** start Source **

Places heal, vacations heal. Physiologist Gerhard Strauss-Blasche and his colleagues, of the University of Vienna, have been researching "The Vacation Effect". They found, according to Reuters, " ... that 2 weeks of vacation boosted the workers' physical health for as much as 5 weeks afterwards."


As the electronic-and-cyber world intrudes into our lives we begin to substitute `electronic reality' for the real thing. But we are creatures of the real world. If we are deprived of it for long we become sick: physically, mentally, spiritually, socially sick. This is why you have to choose, and plan, your vacations carefully. You must get away from your daily lives. Experience the wilderness to balance the urban frenzy in which most of us live. Experience alternative lifestyles, other faiths, little-known societies. We also need the adrenalin-high of danger and the challenge of physical exercise: build these into your vacation. And then, like a good athlete resting, you must set apart time towards the end of your holiday to rest in serenity and allow all these experiences to sink in and become part of you. Only then will you feel the tingling rejuvenation of a truly healing holiday.


This is exactly what we discovered when we returned from our chosen Healing Land: Sikkim.


Earlier this year we had been asked by two Internet portals to write six articles for them every month. By the time we had got through communicating with lawyers, accountants, editors and administrators in Chennai, Bangalore and Delhi from our cottage in the Himalayas, we were frazzled, irritable and bone tired. We decided that the only way we could retain our sanity was to down tools and take off. This is what we did and w're very glad we did.

** end Source **
** start Extracted records **

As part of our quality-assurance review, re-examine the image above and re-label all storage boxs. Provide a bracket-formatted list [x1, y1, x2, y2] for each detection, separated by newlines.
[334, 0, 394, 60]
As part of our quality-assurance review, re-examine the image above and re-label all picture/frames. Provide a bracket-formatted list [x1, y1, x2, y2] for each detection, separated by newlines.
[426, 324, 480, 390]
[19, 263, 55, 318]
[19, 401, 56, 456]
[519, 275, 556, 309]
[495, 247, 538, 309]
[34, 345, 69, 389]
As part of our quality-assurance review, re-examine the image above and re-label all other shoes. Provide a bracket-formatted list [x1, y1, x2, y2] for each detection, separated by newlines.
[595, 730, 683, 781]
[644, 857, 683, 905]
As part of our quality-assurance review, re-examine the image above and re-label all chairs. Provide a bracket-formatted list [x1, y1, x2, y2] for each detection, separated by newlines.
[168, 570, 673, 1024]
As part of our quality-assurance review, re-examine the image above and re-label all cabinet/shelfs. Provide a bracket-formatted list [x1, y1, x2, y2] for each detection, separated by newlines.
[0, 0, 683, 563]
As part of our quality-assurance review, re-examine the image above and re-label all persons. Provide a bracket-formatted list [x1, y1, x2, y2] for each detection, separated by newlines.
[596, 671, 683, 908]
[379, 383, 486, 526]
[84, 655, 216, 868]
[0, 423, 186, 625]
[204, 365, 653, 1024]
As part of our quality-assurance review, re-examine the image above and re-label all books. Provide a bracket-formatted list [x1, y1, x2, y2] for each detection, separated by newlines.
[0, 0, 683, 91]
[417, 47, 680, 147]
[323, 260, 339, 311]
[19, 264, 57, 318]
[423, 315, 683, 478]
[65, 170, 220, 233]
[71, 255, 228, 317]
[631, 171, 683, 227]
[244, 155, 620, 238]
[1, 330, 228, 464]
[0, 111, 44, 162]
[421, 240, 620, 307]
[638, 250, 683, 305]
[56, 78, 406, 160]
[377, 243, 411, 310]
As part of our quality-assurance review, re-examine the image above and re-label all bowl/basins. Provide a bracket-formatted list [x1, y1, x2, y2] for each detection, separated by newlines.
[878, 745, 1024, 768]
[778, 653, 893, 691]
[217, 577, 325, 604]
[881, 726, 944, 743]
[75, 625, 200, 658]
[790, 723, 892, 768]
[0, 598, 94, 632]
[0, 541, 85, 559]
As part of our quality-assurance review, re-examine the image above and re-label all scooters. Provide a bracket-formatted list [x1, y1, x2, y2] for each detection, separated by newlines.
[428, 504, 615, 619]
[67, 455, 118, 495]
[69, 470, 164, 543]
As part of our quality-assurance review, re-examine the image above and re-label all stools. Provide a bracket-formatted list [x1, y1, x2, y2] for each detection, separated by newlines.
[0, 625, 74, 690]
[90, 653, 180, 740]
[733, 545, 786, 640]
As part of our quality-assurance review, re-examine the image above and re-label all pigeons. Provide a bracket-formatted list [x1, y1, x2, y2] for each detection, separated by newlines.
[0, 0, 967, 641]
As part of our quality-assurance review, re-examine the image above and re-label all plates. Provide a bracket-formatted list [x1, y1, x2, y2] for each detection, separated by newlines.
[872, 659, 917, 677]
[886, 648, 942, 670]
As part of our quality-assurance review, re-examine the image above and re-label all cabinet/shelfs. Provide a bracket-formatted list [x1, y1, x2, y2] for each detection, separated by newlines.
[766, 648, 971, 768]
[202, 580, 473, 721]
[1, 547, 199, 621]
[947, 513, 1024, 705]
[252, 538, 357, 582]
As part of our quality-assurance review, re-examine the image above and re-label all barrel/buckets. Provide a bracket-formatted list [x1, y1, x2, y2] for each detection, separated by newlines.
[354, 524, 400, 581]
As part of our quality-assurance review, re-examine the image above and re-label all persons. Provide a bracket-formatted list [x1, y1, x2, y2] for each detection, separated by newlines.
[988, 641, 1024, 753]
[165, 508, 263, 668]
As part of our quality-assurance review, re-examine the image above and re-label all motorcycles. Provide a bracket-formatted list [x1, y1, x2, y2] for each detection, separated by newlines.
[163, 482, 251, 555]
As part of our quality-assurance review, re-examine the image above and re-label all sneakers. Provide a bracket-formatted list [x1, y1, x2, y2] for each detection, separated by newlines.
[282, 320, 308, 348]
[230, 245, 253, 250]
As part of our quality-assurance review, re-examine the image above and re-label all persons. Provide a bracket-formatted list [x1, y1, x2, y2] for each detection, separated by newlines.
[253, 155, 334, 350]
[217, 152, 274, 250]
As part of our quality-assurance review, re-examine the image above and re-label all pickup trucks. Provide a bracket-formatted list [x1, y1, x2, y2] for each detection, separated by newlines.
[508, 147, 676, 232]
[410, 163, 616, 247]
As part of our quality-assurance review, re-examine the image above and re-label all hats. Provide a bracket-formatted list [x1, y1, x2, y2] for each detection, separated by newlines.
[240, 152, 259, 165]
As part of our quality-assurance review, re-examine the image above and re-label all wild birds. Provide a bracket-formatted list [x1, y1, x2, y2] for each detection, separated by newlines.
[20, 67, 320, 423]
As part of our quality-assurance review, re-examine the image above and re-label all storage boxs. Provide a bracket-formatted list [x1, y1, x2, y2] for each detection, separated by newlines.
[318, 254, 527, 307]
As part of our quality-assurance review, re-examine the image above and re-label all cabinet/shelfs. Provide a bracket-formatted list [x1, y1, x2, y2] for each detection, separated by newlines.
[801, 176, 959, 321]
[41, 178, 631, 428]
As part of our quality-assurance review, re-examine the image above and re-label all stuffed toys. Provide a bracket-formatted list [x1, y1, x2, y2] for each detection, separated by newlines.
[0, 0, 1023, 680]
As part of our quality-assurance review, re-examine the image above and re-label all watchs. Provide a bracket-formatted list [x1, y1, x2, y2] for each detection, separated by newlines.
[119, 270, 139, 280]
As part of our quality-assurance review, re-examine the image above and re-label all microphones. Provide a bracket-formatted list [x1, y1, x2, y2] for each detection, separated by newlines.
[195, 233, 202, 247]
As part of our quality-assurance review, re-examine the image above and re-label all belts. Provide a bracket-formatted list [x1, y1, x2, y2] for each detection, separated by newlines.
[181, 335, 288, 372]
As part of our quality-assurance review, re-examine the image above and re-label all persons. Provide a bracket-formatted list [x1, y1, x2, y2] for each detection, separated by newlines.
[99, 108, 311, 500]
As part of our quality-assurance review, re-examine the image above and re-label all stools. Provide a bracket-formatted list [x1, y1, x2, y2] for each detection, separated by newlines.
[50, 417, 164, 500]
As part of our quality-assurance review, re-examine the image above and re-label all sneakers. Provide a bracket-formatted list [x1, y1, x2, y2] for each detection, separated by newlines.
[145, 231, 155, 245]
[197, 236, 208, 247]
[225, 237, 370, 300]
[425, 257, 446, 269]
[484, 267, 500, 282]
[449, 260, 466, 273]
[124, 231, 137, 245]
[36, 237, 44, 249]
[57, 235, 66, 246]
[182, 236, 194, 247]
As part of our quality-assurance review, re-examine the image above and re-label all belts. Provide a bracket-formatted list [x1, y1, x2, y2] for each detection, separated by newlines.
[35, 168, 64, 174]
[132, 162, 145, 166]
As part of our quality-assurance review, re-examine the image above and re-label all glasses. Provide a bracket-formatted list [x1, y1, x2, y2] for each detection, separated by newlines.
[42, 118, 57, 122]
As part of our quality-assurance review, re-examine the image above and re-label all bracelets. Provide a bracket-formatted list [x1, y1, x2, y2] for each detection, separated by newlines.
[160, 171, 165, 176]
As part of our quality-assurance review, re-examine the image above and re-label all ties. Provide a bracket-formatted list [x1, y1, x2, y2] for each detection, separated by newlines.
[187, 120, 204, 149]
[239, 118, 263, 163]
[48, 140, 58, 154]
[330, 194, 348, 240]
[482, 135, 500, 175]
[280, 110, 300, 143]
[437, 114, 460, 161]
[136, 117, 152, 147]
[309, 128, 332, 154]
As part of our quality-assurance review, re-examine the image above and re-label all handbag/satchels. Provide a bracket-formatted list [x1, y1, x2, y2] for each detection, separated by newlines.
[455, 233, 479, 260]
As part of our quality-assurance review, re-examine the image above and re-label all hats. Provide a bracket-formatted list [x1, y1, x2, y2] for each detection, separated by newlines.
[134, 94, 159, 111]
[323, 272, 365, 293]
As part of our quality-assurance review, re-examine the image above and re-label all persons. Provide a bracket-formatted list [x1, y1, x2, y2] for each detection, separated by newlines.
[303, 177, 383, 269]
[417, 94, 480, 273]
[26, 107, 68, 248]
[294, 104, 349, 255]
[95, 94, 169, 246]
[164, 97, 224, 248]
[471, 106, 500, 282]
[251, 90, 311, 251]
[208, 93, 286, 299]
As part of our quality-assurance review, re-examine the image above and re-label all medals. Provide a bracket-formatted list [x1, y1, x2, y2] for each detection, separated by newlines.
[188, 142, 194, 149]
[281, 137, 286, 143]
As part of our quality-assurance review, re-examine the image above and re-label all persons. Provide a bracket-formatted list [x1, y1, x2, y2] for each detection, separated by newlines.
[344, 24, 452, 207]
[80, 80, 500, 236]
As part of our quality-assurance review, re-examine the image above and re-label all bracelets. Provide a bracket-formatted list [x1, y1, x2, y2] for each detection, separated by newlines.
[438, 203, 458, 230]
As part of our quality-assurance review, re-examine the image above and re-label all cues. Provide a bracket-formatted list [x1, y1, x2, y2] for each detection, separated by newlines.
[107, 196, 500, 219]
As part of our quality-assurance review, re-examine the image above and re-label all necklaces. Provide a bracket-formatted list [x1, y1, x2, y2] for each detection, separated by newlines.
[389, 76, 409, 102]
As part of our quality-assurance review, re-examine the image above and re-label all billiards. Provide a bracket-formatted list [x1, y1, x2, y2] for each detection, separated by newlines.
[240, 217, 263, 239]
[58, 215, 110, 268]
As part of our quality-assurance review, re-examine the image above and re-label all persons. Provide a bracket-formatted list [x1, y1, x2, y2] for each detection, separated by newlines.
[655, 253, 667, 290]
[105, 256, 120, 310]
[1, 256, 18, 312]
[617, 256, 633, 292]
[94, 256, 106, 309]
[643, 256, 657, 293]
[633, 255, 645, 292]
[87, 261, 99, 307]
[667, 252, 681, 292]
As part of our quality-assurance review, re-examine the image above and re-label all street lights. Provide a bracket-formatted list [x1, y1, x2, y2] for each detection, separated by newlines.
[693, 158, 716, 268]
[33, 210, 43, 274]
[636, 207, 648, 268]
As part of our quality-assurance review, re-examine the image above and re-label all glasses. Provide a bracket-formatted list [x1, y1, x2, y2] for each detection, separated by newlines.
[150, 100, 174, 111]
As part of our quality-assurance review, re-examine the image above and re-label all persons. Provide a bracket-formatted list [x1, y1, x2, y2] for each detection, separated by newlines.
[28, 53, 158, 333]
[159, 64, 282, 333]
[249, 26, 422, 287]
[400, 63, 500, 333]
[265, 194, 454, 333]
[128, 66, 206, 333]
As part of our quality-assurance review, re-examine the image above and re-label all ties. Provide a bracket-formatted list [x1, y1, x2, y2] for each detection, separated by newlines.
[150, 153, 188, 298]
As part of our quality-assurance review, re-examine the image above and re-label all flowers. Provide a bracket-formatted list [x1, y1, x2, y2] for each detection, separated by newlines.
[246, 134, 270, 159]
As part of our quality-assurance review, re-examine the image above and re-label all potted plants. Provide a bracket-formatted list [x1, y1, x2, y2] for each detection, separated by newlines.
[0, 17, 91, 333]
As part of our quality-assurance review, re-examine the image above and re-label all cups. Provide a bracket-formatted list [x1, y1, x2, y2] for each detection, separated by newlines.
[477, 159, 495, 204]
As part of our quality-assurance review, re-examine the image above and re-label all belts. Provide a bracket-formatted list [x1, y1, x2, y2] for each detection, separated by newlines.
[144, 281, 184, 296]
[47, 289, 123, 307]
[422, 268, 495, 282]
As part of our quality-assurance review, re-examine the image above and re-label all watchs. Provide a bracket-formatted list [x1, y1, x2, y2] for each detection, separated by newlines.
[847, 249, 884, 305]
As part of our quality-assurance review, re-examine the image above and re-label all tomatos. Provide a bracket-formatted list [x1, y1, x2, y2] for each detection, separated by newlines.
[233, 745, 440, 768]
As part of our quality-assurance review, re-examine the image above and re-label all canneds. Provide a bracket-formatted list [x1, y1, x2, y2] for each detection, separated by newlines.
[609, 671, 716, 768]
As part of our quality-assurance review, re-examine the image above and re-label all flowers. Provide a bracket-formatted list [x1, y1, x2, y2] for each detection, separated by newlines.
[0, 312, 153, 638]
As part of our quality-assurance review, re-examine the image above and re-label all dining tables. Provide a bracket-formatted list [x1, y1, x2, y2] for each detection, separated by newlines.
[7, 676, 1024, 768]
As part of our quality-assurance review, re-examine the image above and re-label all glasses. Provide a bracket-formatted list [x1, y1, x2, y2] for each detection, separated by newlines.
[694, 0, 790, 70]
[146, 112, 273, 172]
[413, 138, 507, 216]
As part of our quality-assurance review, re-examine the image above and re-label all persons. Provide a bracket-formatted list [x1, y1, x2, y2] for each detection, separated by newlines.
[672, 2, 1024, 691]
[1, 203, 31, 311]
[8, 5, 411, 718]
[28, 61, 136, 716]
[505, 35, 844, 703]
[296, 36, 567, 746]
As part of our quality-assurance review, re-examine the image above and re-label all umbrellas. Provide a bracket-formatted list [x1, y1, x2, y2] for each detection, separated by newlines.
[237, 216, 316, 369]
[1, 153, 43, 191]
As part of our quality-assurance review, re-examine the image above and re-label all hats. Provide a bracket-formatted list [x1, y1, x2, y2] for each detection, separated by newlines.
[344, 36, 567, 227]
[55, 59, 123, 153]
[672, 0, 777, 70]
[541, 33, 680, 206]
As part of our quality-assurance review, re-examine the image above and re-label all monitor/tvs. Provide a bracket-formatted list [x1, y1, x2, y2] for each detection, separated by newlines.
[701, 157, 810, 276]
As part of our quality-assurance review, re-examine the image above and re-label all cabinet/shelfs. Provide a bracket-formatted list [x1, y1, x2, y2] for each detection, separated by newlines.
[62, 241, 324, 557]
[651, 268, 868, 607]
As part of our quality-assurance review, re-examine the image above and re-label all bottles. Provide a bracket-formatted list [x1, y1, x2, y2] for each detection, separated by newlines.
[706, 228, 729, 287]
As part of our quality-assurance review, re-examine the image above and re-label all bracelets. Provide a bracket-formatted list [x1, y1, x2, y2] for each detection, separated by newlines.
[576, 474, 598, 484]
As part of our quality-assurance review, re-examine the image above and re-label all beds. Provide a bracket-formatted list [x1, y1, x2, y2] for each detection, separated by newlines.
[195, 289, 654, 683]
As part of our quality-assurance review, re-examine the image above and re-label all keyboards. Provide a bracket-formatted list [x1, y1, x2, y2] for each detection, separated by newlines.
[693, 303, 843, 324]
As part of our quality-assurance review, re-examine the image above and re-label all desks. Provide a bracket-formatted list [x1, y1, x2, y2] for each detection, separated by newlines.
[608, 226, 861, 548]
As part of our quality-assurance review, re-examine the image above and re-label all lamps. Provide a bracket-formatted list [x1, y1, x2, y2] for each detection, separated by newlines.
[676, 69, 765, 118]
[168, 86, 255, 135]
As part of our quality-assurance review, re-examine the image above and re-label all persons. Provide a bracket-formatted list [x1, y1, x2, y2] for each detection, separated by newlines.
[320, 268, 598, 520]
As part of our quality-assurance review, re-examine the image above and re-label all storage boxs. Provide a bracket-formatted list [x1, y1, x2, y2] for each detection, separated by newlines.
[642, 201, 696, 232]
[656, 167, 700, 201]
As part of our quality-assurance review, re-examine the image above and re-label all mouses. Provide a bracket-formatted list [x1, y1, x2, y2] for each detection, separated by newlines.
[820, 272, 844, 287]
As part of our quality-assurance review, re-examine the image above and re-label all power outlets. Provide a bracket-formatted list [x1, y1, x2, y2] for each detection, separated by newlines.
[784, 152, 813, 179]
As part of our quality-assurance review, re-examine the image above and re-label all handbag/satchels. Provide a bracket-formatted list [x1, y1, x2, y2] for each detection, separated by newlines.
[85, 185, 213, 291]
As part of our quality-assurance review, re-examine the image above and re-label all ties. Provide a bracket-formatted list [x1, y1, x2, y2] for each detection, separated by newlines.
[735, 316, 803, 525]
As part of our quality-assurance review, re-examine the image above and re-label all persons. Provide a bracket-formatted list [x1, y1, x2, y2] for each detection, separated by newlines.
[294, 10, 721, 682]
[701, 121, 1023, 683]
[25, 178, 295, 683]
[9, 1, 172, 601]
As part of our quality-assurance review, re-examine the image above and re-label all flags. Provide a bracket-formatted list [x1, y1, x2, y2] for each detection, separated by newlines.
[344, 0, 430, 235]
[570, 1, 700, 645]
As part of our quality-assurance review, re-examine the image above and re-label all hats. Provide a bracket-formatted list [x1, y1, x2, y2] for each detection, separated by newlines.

** end Extracted records **

■ Required work:
1) Convert the entries, from the first one through the line that contains "[34, 345, 69, 389]", inclusive, into a numbered list, leaving out blank lines.
2) Carry on the passage about healing vacations from its last sentence.
The passage and the entries have separate origins.

■ Responses in order:
1)
1. As part of our quality-assurance review, re-examine the image above and re-label all storage boxs. Provide a bracket-formatted list [x1, y1, x2, y2] for each detection, separated by newlines.
2. [334, 0, 394, 60]
3. As part of our quality-assurance review, re-examine the image above and re-label all picture/frames. Provide a bracket-formatted list [x1, y1, x2, y2] for each detection, separated by newlines.
4. [426, 324, 480, 390]
5. [19, 263, 55, 318]
6. [19, 401, 56, 456]
7. [519, 275, 556, 309]
8. [495, 247, 538, 309]
9. [34, 345, 69, 389]

2)
From the moment we drove into the little riverine town of Rangpo, in the sub-montane lands of south Sikkim, weeks of tension began to evaporate out of us. We stood on the balcony of our room in the Tourist Bungalow and looked out. In the soft, blue, light of dusk, the Raugpo River flowed like molten silver around a wooded promontory met the river Teesta, and curved back around the feet of rising, forested, mountains. Mist drifted down the valleys and wreathed the peaks, hazed more mountains receding into the distance. It was like a window opened into a fairy tale. All the weariness drained out of us and we smiled for no apparent reason, and then we laughed like children released from the drudgery of school. We were free, free, free and a great, wide, world of unlimited wonder lay before us.


The next morning, as happy as larks on a summer's day, we drove into Sikkim and our haling began. The roads were often very good, often rugged, always unforgettably scenic. The wilderness embraced us. Springs and streams gushed down green hillsides, cascaded in waterfalls down dusky canyon walls, starred ferns and orchids and clumps of fragrant cardamom. The air was clear and cool as if the Creator had just breathed over a new world. We began to feel hungry as our bodies responded to the oxygen of new experiences. We drew up at the side of the road and stopped for a picnic snack near a but with bamboo-mat walls, rising on bamboo stilts, with a bamboo-chicken-coop, a bamboo wood store, a bamboo grain-storage basket. "Doesn't the rain seep in through all this bamboo?" we asked. The lady-of-the-house beamed at our city-slicker ignorance. "Not if you weave it properly", she said. Added her husband, "And if the wind does blow in the rain, then we can weave new mats. After cutting, new bamboos grow again in six months, sometimes less." A guest, sitting in the doorway, contributed his bit: "If you do it the way our ancestors did, then the wind will not blow in the rain."


That was refreshing: these people had not down-loaded their wisdom from the web!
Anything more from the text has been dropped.